国道脇は人目に付くから一人で祈祷するのが恥ずかしくてそのままにしていたのだ。しかし、放置していたのにはもう一つ理由がある」

僕が一緒にいれば大丈夫なのだろうかと思い僕は彼女の顔を見た。

「浄霊して神上がりさせるためには相手の名前が必要なのだ。ウッチーならできるから、その犬に名前を聞いてくれ」

僕は彼女の言葉を聞いて、どうやったら犬の幽霊に名前を聞けるのだろうと思って途方に暮れた。

「犬に名前を教えてくれと言っても無理な話ですよ」

「そういわずに頑張ってくれ、名前が無ければ私の祈祷は完結しない」

僕はやむなく柴犬の幽霊に近寄った。
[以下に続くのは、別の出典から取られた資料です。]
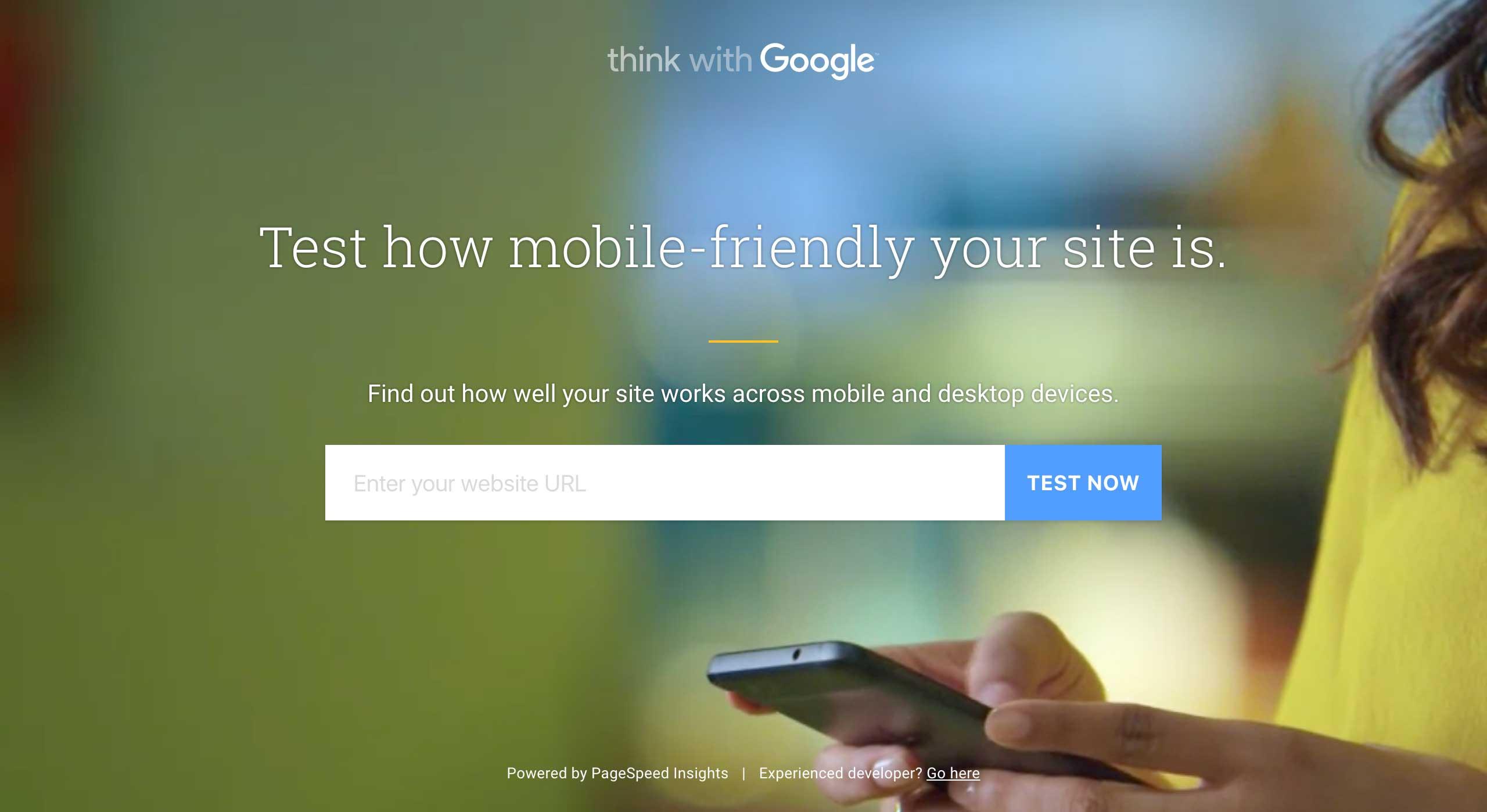 Google Site Check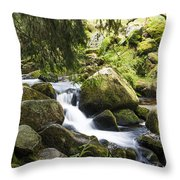 Down To The River Throw Pillow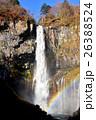華厳の滝 滝 直瀑の写真 26388524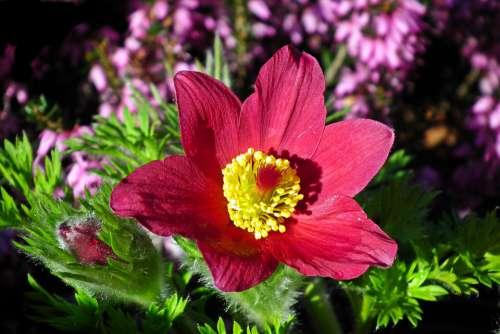 Sasanka Red Blossoming Garden Closeup Nature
柴犬は久しぶりに自分に近寄る人間が現れたためか尻尾を振って喜んでいるように見える。

多分無駄だと思いながら柴犬の幽霊の頭に手を載せてみると、僕の頭に夕暮れ時の農村の風景が浮かび上がった。散歩に連れ出されてうきうきした気持の上に、大好きな飼い主が一緒にいるので気分は舞い上がっている。『ナナそんなに引っ張らないで』と小学生くらいの女の子の声が響いた。

僕は柴犬の頭から手を離すと山葉さんに告げた。

「この子の名前はナナです」

「ほう、やればできるではないか」

山葉さんは感心するが、僕は不覚にも涙が込み上げてきた。

ナナは僕が見た情景の直後にリードを振り切って走りだし、国道に飛び出たところでトラックにはねられたのだ。大好きな飼い主に会えなくなったナナの孤独が僕の心に共鳴する。
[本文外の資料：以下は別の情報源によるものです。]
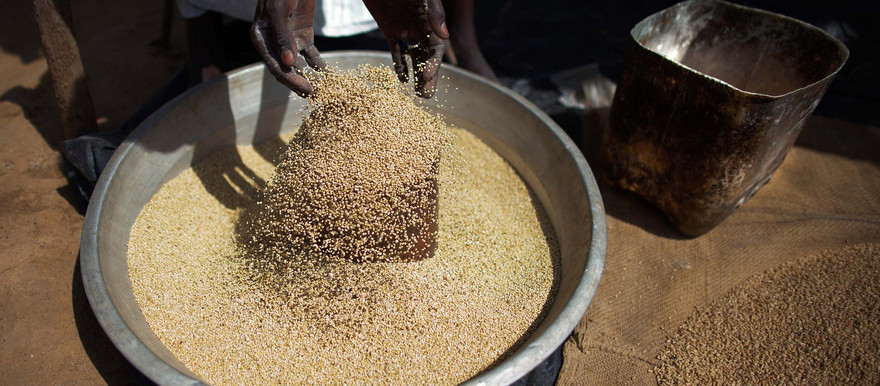 A miller selects the grain to obtain flour with his automatic mill in Al Moashi market in El Fasher, North Darfur (Albert González Farran/UNAMID)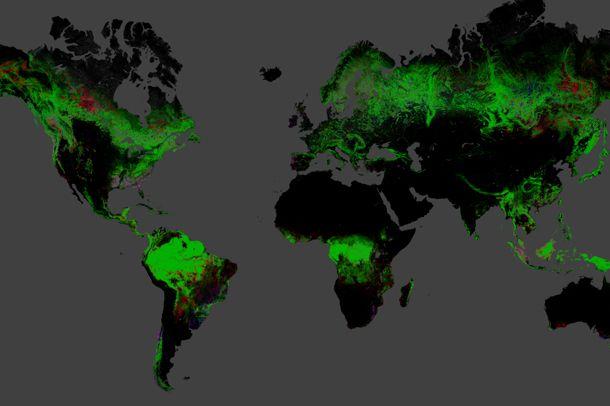 Interaktiivinen metsäkartta.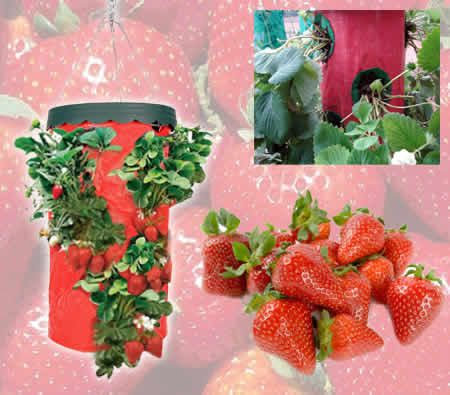 Hanging Strawberry Planter Upside Down Plant Fixture - SP-01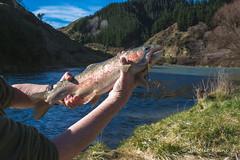 Rainbow Trout, Glenfalls Reserve, Mohaka River, SH5, Hawkes Bay (flyingkiwigirl) Tags: glenfalls reserve mohaka river sh5 hawkes bay rainbow trout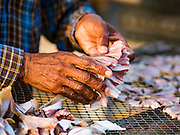 22 FEBRUARY 2017 - BAN LAEM, PETCHABURI, THAILAND:  A worker sets out fish to dry on a rack in Ban Laem, Thailand. The fish, a type of small sting ray, are dried in the sun for a day and then sold. They are used in fried dishes.      PHOTO BY JACK KURTZ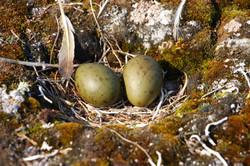 Sabine's gull nest -IPratte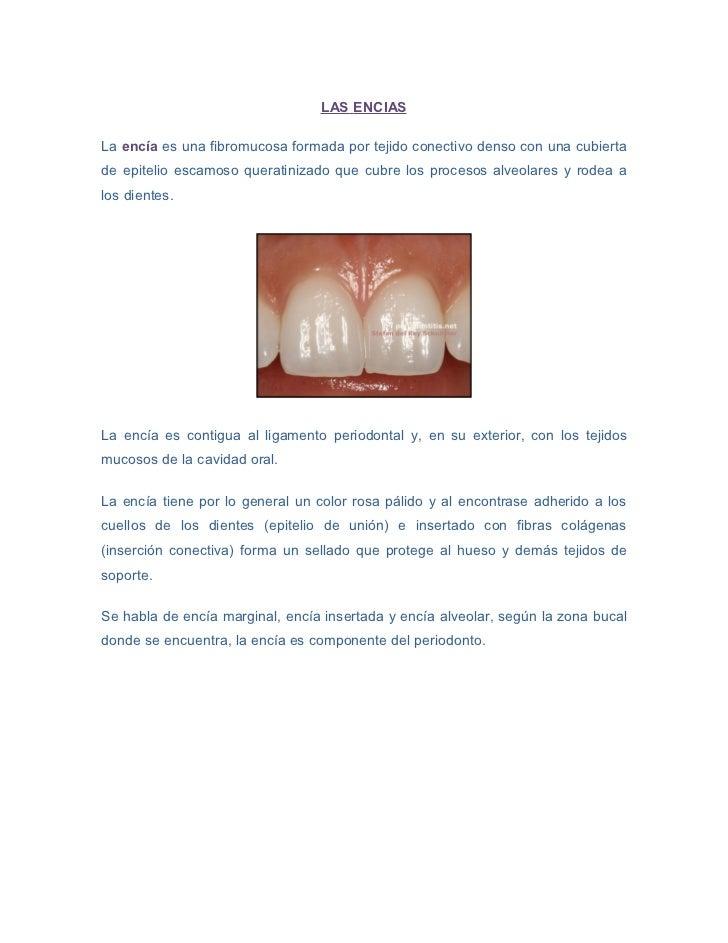 LAS ENCIASLa encía es una fibromucosa formada por tejido conectivo denso con una cubiertade epitelio escamoso queratinizad...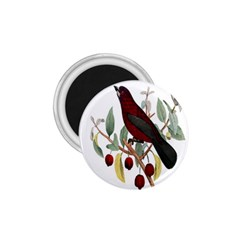 Bird On Branch Illustration 1 75  Magnets by Amaryn4rt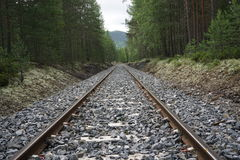 Railroad track through a forest in Norway. With the sky in the background Royalty Free Stock Photos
僕がナナの姿を見つめていると、山葉さんは「みてぐら」と式神を手に、柴犬のナナの横に移動した。

「何を泣いているのだ。可愛らしい芝犬の幽霊だぞ」

「怖いのではなくて、ナナがかわいそうなのですよ。彼女はもう飼い主にあえなくなってしまったんですよ」

山葉さんは状況を飲み込むと、柔和な笑顔を浮かべる。

「私はウッチーの共感できる優しい心が好きだ。その子は、今から私が浄霊した後、去り際に飼い主の所にも立ち寄ることができるよ」

山葉さんは路側帯に「みてぐら」を設置すると、いざなぎ流の祭文を唱えながら舞い始めた。
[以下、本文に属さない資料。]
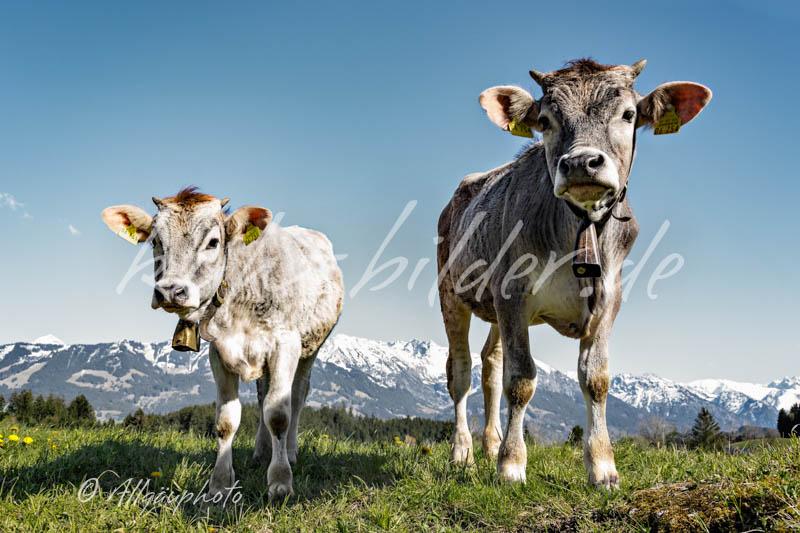 Kuh bilder zum verlieben kuh bilder als leinwand poster xxl druck tapete und mehr - Kuh bilder auf leinwand ...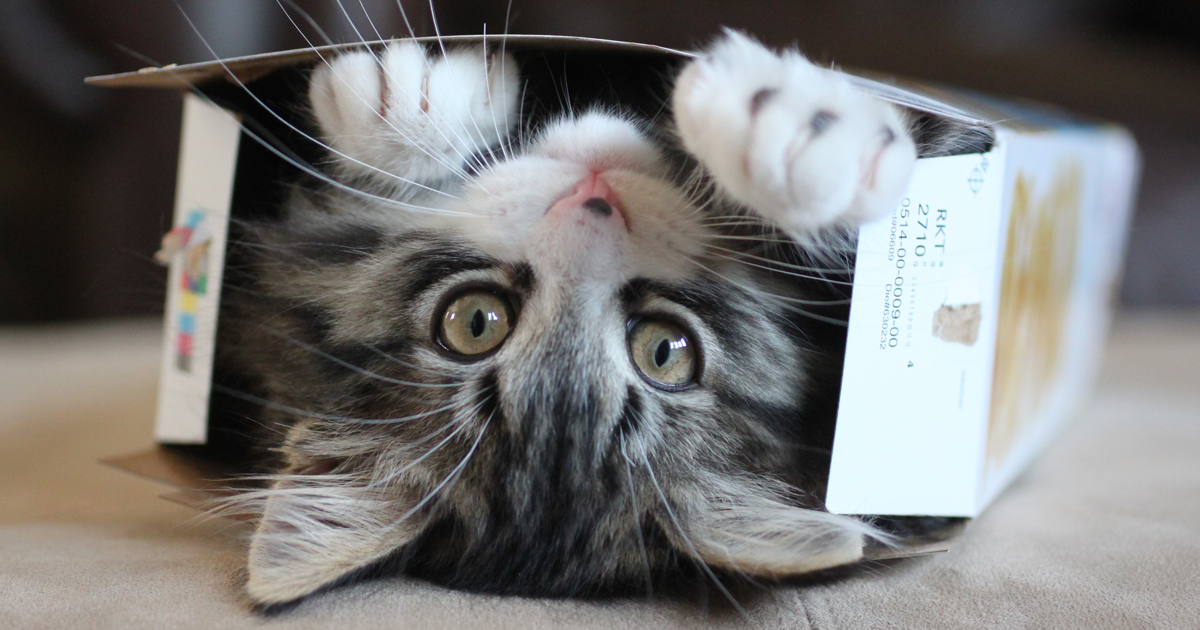 Turns Out, Cats Love Boxes So Much Because Being Inside Them Makes Them Less Stressed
Tシャツに短パン姿の彼女が舞う姿はやけに目立つのだが、国道を通行する自動車は少ない。

山葉さんは悪目立ちすることもなく祭文を唱え終え、柴犬のナナの霊は、青白い光の塊に姿を変えて山葉さんの掌に引き寄せられていく。

山葉さんが掌の上の青白い光の塊に強く気を込めると光はフッとその姿を消し、どことも知れない時空へと送り出されていった。

「うまくいったな」

山葉さんの顔に笑顔が戻っていた。

「次は亀子さんの家族を探して、亀子さんの家で祈祷を行うように説得し、死者たちが集う家を浄霊するのだ」

自信を取り戻した彼女は、困難が伴うと思われる亀子さんの家の浄霊に取り掛かろうとしていた。